* DIRECTIONS FOR THIS TASK *
Each line from the one holding "Q: Label granularity?" to the end of the listing below must be given again exactly as it appears.

* DATASET *
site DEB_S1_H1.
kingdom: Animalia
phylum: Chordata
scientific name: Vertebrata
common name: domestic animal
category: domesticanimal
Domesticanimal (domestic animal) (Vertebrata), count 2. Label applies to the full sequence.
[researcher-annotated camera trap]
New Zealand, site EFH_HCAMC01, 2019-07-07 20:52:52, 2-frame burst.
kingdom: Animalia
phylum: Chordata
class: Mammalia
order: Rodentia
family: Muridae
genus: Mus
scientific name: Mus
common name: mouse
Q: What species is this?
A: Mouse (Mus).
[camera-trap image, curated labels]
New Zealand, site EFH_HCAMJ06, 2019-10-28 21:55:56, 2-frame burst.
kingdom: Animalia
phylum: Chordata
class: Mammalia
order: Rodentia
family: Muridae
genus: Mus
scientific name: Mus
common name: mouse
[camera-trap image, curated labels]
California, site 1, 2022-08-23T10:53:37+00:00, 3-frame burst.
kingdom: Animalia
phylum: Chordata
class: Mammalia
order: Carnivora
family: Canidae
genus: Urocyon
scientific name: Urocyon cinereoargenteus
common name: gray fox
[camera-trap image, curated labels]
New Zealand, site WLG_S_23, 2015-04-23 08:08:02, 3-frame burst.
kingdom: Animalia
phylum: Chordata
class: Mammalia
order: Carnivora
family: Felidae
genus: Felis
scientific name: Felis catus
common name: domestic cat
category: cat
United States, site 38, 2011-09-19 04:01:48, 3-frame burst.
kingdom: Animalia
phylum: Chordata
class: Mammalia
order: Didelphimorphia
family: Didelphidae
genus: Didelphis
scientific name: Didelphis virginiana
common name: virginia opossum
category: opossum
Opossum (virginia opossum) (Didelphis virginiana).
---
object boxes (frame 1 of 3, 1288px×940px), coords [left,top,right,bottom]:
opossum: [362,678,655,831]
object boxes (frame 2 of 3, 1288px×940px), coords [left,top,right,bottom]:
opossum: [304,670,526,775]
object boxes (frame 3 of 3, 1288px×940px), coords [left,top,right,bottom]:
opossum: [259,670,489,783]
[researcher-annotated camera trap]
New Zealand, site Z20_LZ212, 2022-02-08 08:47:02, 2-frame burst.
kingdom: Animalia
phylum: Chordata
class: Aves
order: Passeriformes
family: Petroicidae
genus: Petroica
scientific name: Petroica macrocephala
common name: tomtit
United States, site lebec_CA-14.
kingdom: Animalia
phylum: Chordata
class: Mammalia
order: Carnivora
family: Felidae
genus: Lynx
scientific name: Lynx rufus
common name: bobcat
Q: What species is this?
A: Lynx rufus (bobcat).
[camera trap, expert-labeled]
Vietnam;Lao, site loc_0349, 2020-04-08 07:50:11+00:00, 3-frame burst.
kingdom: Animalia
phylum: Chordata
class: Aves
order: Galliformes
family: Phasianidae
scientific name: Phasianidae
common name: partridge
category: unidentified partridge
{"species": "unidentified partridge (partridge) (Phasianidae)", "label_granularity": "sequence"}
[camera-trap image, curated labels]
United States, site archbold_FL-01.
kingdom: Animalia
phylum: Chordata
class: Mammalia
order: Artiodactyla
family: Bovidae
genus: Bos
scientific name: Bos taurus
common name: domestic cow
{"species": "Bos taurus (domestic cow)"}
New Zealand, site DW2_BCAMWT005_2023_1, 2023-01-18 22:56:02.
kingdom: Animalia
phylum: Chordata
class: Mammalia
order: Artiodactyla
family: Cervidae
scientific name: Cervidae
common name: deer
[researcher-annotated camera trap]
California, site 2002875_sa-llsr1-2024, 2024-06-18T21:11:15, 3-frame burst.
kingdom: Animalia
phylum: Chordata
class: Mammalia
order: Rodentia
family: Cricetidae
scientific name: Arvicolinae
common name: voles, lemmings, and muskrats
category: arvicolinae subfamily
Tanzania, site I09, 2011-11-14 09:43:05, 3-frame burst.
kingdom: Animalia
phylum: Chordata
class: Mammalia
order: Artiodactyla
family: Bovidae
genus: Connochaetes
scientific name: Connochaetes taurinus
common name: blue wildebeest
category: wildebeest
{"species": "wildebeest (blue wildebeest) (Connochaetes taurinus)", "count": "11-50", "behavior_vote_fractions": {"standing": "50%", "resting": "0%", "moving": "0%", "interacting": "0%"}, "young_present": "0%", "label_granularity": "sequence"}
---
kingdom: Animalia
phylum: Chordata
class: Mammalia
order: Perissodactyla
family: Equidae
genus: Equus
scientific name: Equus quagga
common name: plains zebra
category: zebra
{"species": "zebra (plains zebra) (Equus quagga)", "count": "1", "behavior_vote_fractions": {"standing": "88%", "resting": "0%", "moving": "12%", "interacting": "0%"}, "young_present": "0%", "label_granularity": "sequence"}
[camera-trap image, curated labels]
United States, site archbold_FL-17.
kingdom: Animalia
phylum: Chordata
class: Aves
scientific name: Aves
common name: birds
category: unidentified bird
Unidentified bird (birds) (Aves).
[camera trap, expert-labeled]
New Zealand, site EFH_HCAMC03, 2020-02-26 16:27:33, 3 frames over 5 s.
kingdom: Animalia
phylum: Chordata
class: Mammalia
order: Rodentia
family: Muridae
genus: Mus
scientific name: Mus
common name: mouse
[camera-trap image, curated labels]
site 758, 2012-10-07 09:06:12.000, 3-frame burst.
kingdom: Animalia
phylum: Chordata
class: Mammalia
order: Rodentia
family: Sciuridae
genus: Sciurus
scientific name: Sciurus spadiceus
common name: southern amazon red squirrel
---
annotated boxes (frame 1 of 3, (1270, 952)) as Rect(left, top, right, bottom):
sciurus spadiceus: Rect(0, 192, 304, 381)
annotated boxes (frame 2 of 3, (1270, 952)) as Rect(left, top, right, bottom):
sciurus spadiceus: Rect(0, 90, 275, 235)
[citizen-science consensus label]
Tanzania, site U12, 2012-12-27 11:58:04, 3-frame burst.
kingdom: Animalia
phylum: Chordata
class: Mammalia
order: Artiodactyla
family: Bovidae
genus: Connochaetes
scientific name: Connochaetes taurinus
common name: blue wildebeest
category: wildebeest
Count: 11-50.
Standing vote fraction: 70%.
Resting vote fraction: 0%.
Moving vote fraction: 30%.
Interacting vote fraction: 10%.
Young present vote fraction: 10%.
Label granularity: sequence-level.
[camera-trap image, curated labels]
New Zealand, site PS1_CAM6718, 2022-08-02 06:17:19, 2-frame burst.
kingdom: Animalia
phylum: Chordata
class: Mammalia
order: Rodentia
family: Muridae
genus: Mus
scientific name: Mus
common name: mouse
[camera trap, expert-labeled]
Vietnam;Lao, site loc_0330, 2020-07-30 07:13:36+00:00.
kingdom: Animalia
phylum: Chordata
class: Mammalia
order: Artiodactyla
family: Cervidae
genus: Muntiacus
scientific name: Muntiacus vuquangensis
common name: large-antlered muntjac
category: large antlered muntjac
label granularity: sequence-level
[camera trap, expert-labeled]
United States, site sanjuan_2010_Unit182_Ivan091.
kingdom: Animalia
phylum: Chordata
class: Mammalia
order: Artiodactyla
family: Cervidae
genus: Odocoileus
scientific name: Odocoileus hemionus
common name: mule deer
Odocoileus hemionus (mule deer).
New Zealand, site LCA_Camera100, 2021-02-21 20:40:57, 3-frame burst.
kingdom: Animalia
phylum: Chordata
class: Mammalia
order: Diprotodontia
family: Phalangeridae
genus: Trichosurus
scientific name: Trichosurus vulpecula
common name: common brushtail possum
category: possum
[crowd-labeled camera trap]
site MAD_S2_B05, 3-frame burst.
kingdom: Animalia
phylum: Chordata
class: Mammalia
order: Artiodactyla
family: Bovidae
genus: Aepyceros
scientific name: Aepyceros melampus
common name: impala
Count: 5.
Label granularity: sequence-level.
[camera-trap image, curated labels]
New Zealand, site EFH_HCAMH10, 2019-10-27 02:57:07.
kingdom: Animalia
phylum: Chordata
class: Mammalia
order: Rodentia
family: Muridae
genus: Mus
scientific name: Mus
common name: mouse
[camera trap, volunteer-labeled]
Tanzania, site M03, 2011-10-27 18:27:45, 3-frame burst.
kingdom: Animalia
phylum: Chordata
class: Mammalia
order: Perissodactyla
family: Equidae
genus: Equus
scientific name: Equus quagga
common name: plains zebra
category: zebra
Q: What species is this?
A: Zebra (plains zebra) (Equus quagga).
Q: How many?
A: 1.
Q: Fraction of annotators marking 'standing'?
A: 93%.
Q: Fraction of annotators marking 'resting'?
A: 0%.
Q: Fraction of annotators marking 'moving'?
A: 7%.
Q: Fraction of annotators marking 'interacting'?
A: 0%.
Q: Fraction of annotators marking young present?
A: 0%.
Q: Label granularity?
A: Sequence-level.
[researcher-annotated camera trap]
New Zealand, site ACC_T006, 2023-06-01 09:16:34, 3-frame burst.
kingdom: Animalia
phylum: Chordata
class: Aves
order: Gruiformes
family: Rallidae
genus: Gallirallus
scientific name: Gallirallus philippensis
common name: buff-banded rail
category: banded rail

* OUTPUT *
Q: Label granularity?
A: Sequence-level.
[researcher-annotated camera trap]
New Zealand, site ACC_T006, 2023-06-01 09:16:34, 3-frame burst.
kingdom: Animalia
phylum: Chordata
class: Aves
order: Gruiformes
family: Rallidae
genus: Gallirallus
scientific name: Gallirallus philippensis
common name: buff-banded rail
category: banded rail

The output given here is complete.